Hiking is an activity that appeals to every traveler, which is why there are so many hiking trails, from easy to difficult, that everyone can enjoy this activity. However, while participating in this activity, there are so many challenges to face. The path can be wet and slippery, the sun can be scorching, a wild animal can attack, and bad weather can suddenly appear. These may be scary, and hikers may experience them at one point in their adventure, but getting lost in the wilderness may not be something anyone ever wants to experience. It may not seem like a big deal at first, but as the lost wanderer spends hours trying to find his way back, thirst soon sets in, and then hunger. As if that wasn’t enough, the weather can be rough, the trail can be thorny and it can be dark! This is very common in treasure hunting, when people search for lost gold deep in some of the world’s largest forests. It’s easy to lose hope in such a situation, but these tips will get you out of it unscathed.
10 Stop and relax
Panic is useless, especially for a person who has just realized they are lost in the wilderness. Instead of running in different directions, finding your way and getting lost, stop and take a deep breath. Get out a bottle of water, take a sip, and think. Stress may have caused memory loss, and if there’s one thing to deal with stress, it’s good relaxation.
9 When memory fails, use your senses
One can take a trip back in time to the scene in The Lord of the Rings when Gandalf and the Fellowship of the Ring were stuck in Moria trying to find a way out. After sitting and waiting to remember the correct route, the memory finally came with a smell. It might just be a movie, but it applies to real life too. In situations where memories have failed, one of the five human senses can bring back a memory of the route to be traversed. At this point, engage your senses. Smell the air, feel the direction of the wind, look around and listen. Like a radio, these senses pick up something that could lead to an escape from the situation.
8th Collect clues from the area
Footprints, vehicle sounds, and other signs of human activity can be useful clues that can help find a lost trail.
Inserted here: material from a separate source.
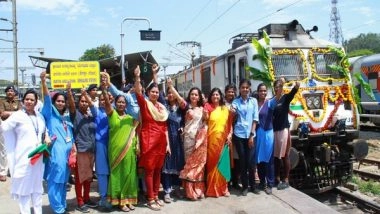 India News | All-women Crew Operates Bengaluru-Mysuru Rajya Rani Express to Mark Women's Day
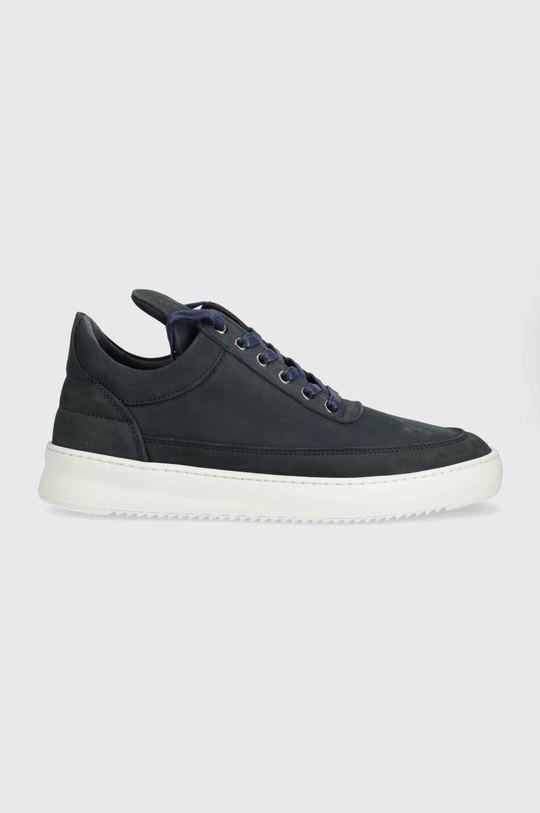 Filling Pieces sneakers in camoscio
If a clue is found, there is likely another one nearby. Find the next clue and connect them until a path is found. If the clue is the sounds of people, trace the sounds to where they are coming from. Remember, when memory fails, the senses can help.
7 Prepare for the night before it gets dark
If the day is already dark when you find out you’re lost, it’s best to prepare for the night when there’s still daylight. Gather wood, find a good spot, and build a fire. Try to get some rest so you have enough strength for the next day’s challenge. A good night’s sleep may be all it takes to reset the memory and find your way back on track.
6 call emergency services
When all else fails, a call can be life-saving, and the right call in this situation is to call emergency services. When calling the service, explain the situation on site in as much detail as possible and provide information about your current area of operation. A team of hunters can be dispatched to join the quest and this may result in finding the lost one.
5 create signals
If someone called for help, it obviously means help is on the way. But so that the rescuers can locate the lost hiker, signals must be created. There are many ways to create signals that work. At night, for example, a flashlight can warn rescuers from miles away. In this case, you only need to create flashes occasionally. Starting a fire also works because the smoke can rise high enough for rescuers to see the signal. To do this effectively enough, cover the fire with fresh leaves to increase the smoke, but this needs to be done carefully, especially in the summer when wildfires are easy to start. There is also room for creativity when creating signals. As helicopters are used in some rescue operations, a large stone SOS sign is clearly visible from the sky. Whistles and shouts can also be used, but one must conserve their energy as much as possible.
4 Be prepared in advance
One of the best pieces of advice one can get when going on a hike is to pack all the gear you need. The trek can get interesting and hikers can go much deeper than originally intended. With the right hiking gear, you can handle any situation. In case you get lost, one piece of advice might be to use a compass or a GPS, but this can only work for those who have the gear. It is therefore extremely important to always prepare properly, no matter what type of adventure you embark on, as the wilderness can be unpredictable.
3 Bring out those nomadic skills and stay alive to be rescued
The human ancestors were nomadic, able to survive in the open air. These abilities are still inherent in every living person, but only certain situations can spark them. Getting lost in the wilderness is a situation that can trigger one’s survival mode and spawn some survival skills. This will help one stay alive long enough for help to come. Sometimes a rescue mission lasts days or weeks, so you have to consistently generate signals to make the mission successful. A nomad finds food to eat, finds water to drink, keeps warm, fights infection, and fights fear, and so should lost wanderers.
2 Climb to a higher level
Trees, mountains, and other obstacles usually add to the confusion of hikers trying to find the lost path. An easy way to overcome this is to climb to a higher level and look around. A tall tree or mountain can serve this purpose, but care must be taken when climbing trees to avoid falling.
1 Retrace your steps
A good way to find a lost path is to take a step back. You can just imagine how they got to the exact spot where they are and then follow the map back until they get to an area they are familiar with.